L'escalier de la mort

Midi. La distribution de soupe arrive. La faim devenant de plus en plus impérieuse, à moins de se laisser mourir d'inanition, ceux qui résistent encore à l’absorption de cette mixture abjecte doivent s’y soumettre à leur tour. J’avale le contenu de ma gamelle d’une traite, sans respirer, pour éviter d’en sentir le goût, d’en respirer l’odeur. Mais à tout cela et à bien d'autres choses encore nous nous habituerons bientôt.
L’appel suit aussitôt sur la grande place du camp, où nous avons rejoint des groupes de nouveaux arrivants. Nous sommes environ mille deux cents hommes à être ainsi réunis. On nous place ensuite en colonne par cinq, et notre interminable formation se met en marche vers la grande porte de sortie du camp, où nous attend une compagnie de SS qui nous encadrent, armés, casqués, bottés, flanqués de chiens.
Nous cheminons maintenant le long d’une falaise abrupte d’où la vue plonge en contre-bas dans une carrière monumentale. Malheureusement, en dépit de l’apprentissage matinal, tous les détenus ne marchent pas du même pas. La colonne finit par se distendre ; faisant l’accordéon, elle s'allonge à n’en plus finir, au grand dam des SS qui n’arrêtent pas de hurler comme des sauvages, de cravacher, de donner des coups de crosses, de nerfs de bœuf, au hasard dans la masse humaine qui piétine maladroitement. Les premiers vont à peu près normalement, mais au milieu, cela s'étire et ceux qui ferment les rangs sont obligés de courir pour rattraper tout le monde, dans un bruit infernal de vociférations, de cris et d’insultes, certains perdant leurs galoches dont les lanières de toile se rompent et finissant par aller nus-pieds. Puis, quand tout est rentré dans l’ordre, l’accordéon recommence à se former…Les SS et en perdraient presque la raison. Leurs hurlements deviennent hystériques et les Kapos aboient à nos trousses comme de véritables chiens.

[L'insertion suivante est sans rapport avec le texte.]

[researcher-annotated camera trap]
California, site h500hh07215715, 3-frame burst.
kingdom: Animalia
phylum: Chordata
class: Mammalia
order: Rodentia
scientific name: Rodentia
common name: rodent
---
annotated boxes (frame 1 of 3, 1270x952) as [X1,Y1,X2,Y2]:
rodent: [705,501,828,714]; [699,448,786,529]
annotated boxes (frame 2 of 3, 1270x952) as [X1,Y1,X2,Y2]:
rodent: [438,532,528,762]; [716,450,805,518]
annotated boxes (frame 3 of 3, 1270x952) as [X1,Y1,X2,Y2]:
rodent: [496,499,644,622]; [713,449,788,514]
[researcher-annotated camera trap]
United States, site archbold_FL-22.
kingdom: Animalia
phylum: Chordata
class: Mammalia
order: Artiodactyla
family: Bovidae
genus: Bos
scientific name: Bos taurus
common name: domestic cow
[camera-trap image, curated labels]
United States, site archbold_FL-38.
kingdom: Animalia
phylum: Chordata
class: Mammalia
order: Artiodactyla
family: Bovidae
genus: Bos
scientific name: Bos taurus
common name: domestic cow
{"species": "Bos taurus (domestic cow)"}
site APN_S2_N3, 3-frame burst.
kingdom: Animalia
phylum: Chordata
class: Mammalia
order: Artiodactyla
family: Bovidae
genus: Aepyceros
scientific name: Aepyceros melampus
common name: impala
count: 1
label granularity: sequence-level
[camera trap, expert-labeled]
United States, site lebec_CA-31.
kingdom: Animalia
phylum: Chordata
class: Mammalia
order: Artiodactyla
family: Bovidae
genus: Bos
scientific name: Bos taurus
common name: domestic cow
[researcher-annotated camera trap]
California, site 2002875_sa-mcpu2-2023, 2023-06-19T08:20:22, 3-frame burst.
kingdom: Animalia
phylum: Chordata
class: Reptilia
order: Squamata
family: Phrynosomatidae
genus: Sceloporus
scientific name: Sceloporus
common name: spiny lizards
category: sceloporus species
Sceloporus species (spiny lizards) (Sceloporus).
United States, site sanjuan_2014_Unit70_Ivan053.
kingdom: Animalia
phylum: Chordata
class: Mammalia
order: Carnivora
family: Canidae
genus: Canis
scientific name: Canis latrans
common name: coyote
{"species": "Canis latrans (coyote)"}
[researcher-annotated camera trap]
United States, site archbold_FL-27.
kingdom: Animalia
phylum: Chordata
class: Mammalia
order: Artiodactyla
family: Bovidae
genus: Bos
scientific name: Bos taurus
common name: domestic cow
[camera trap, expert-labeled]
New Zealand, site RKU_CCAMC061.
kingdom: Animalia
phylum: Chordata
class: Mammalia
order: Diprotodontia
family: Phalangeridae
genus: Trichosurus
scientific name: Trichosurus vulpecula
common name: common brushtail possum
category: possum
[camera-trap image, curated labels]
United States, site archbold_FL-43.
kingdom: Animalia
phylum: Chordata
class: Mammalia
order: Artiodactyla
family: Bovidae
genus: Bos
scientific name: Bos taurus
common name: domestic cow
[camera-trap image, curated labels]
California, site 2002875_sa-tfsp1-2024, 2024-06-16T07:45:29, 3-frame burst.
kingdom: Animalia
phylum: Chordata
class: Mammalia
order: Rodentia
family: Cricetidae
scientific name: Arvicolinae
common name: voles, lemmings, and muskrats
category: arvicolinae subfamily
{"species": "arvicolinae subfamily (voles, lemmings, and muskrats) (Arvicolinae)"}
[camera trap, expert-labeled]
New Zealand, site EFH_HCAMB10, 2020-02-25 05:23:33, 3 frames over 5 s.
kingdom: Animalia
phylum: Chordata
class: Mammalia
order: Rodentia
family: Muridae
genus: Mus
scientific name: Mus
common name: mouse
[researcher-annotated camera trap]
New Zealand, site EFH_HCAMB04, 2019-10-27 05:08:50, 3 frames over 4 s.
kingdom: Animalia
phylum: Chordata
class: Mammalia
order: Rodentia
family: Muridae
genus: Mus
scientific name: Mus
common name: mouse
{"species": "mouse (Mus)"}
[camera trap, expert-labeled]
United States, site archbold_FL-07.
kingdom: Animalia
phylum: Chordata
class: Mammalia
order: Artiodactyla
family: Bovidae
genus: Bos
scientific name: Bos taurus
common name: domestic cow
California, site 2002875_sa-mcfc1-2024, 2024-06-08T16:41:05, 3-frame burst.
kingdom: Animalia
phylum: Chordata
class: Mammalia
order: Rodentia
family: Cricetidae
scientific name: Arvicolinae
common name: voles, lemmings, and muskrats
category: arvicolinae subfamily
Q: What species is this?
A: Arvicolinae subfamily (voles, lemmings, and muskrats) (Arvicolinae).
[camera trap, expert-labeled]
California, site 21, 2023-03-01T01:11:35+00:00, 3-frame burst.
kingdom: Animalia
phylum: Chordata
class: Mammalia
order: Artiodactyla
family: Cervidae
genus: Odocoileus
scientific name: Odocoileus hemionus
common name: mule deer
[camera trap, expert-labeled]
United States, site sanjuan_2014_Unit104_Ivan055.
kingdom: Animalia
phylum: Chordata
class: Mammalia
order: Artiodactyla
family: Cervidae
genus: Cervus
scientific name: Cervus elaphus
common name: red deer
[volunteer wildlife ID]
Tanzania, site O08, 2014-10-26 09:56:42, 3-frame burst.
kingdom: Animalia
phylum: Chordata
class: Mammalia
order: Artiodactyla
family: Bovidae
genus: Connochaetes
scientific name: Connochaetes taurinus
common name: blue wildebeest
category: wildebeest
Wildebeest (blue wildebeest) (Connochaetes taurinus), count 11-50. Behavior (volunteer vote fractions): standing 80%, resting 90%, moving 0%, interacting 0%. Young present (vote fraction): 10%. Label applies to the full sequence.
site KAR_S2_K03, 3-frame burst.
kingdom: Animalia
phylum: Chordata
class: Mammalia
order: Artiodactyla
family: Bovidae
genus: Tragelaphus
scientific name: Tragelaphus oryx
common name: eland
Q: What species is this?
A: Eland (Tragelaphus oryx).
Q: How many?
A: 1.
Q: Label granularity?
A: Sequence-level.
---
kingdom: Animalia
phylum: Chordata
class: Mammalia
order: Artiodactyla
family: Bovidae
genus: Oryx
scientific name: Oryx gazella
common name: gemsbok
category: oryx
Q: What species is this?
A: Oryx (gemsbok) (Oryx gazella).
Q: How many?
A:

Nous arrivons enfin devant un impressionnant escalier aux larges marches de granit gris de hauteur inégale et nous en commençons la descente, tout en comptant ces marches qu’il nous faudra remonter : il y en a cent quatre vingt six ; cela correspond environ à la montée d'un immeuble de dix étages. Cent quatre vingt six: : tel est le nombre qu'aucun d'entre nous ne pourra jamais plus oublier .Nous voici arrivés tout en bas, au fond de la carrière. On nous dirige vers un énorme tas constitué de blocs de ce granit gris, dont chacun pèse entre vingt et trente kilos. Chaque homme doit se saisir d’un de ces blocs et le charger sur son épaule gauche, la main et le bras droits devant toujours rester disponibles pour ôter sa casquette devant le « seigneur SS ». Ceci fait, notre colonne se reforme aussitôt et regagne l’escalier. L'enfer peut commencer.
Nous offrons alors un spectacle irréel, tant nous ressemblons à des esclaves d’une autre époque, s’efforçant de gravir, avec leur lourde charge, les marches d’un temple ou d’une pyramide élevée à la gloire d’un despote tyrannique et sanguinaire. Déjà épuisés, affamés, nous devons encore accomplir cet effort surhumain sous les coups de fouet, les hurlements des Kapos, les aboiements et les crocs des chiens, la menace des mitraillettes.